I'm sorry for your loss. Our vet told us when we loss Abby back in July to take all of Abby things. So that her smell wouldn't be around so much, our 12 year old golden Jill misses Abby but she is doing better. We couldn't take up Abby things, instead we got a golden puppy. So that has kept her busy, though there is a yellow lab that lives down the road from us. Abby was our yellow lab, but the yellow lab down the road was out being walked and chasing a ball and Jill saw it. I think she thought it was Abby, she wanted to go down the road to it and kept on looking down the street long after the dog had left. It's a hard time for everybody and your other dog is going to grieve as well. It going to take a lot of time. Once again sorry for your loss.


----------



## Karen519 (Aug 21, 2006)

Pilgrim123 said:


> Now that I no longer feel like I've been hit between the eyes by a sledge hammer, can anybody help me get our other dog through the grieving? Girly, a ten year old whippet cross we adopted when she was eight, is either actively looking for Pilgrim or lying on the bed watching the front gate. Any suggestions, other than very long walks ( which, by the way, does no good for my arthritis. Yesterday's effort left me very much worse for wear!) Thanks for any suggestions.


I am so very sorry about Pilgrim. I will add Pilgrim to the Rainbow Bridge List.
My only advice would be to shower Girly with attention and do things she likes to do and keep her company!!
I added Pilgrim to the 2014 Rainbow Bridge list:
http://www.goldenretrieverforum.com...ow-bridge-list-grf-2014-a-15.html#post4918569


----------



## 3 goldens (Sep 30, 2005)

I am so sorry and you are right, no amount of years with us is ever enough. Our Honey was 13 when we let her go to the Rainbow Bridge on the 13th of this month, and as with your baby, she let us know and we followed her wishes.


----------



## Pilgrim123 (Jul 26, 2014)

Thanks for adding Pilgrim to the list, Karen. I've discovered three shorter walks keeps Girly and I both occupied rather than one three-hour walk. Also, since Pilgrim was no longer able to come for walks and didn't do too well on his own, easing back into the exercise routine is probably wiser, anyway. Won't hurt the waistline, either, for both of us!


----------



## Pilgrim123 (Jul 26, 2014)

Why on earth would somebody cry because they didn't have to get the dog hair off their clothes before they went out? Ahh, only a dog lover. Some day, it will become the new normal. But not yet. How empty life is without him!


----------



## Karen519 (Aug 21, 2006)

Pilgrim123 said:


> Why on earth would somebody cry because they didn't have to get the dog hair off their clothes before they went out? Ahh, only a dog lover. Some day, it will become the new normal. But not yet. How empty life is without him!
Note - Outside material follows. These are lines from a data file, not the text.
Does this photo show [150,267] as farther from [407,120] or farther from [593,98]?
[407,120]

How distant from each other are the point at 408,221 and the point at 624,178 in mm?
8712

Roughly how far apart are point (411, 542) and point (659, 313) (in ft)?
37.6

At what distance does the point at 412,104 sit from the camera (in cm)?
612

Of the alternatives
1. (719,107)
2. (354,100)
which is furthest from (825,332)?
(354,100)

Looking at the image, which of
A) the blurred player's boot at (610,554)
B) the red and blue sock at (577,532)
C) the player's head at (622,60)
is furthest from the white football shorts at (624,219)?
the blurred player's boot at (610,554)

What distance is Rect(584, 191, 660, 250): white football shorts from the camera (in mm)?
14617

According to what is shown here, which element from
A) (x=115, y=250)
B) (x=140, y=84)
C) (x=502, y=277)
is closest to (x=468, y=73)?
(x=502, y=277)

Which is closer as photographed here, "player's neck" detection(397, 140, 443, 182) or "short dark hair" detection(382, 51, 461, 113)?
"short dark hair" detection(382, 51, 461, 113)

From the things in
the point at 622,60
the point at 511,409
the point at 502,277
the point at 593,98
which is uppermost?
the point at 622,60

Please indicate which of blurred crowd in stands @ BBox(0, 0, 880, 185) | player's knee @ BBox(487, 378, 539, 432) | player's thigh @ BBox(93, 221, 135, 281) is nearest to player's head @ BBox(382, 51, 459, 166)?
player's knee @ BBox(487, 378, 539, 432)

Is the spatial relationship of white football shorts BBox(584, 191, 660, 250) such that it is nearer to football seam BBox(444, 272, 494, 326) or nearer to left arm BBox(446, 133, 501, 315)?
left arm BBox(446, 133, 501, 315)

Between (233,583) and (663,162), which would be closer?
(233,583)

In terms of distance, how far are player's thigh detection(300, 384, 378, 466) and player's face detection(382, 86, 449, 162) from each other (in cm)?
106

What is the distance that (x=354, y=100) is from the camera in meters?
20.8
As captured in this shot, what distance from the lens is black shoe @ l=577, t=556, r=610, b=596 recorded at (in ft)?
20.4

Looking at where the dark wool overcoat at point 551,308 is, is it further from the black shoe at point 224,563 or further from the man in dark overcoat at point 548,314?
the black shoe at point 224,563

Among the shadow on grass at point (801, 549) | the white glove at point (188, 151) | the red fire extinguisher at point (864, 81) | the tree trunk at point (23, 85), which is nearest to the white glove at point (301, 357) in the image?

My heart goes out to you and Girly!! 
You are right, only a real dog lover would do that!
I'm sure my Smooch and Snobear are romping with Pilgrim!


----------



## Pilgrim123 (Jul 26, 2014)

Just over three years ago, I came to this forum looking for reassurance I was doing the right thing. Pilgrim, my beautiful Pilgrim, was dying, fading gently like an Indian summer twilight. He wasn't ill, just old, his arthritic bones aching and his mind wandering into a world of his own, where he didn't recognise us or his home. He was lost and alone and surrounded by love he couldn't recognise as belonging to him. The only thing he never forgot was his dinner bowl. 
He had come to us as a little picture-postcard puppy, the sort of dog who belonged to movie stars or the very rich. He was perfect. We loved him from the moment he strolled into our house and that didn't change over the next twelve and a half years. When we had the incredible good fortune to also bring home his aunt, who was four months younger, he felt like his world was complete. They were a true pair for the rest of her life, running side by side as if they were tied together, sleeping in the same bed and eating out of the same bowl.
Pilgrim had his own heart boy, his once-in-a-lifetime boy, our son, who he loved almost as much as he loved Lily. If Lily couldn't go with them, he'd gladly run with our son and Matt, his friend, exploring the surrounding countryside. It was an idyllic life for boys and dogs of bike rides and fishing and cubbies. 
Inevitably, our son left home and Pilgrim slowed down, his arthritis worsening every year. When Pilgrim greeted our son on one of his visits with as much enthusiasm as he greeted the man who delivered the propane, we knew it was time. 
Three years ago today, we let Pilgrim go. Three years ago, our family lost a large piece of its heart. 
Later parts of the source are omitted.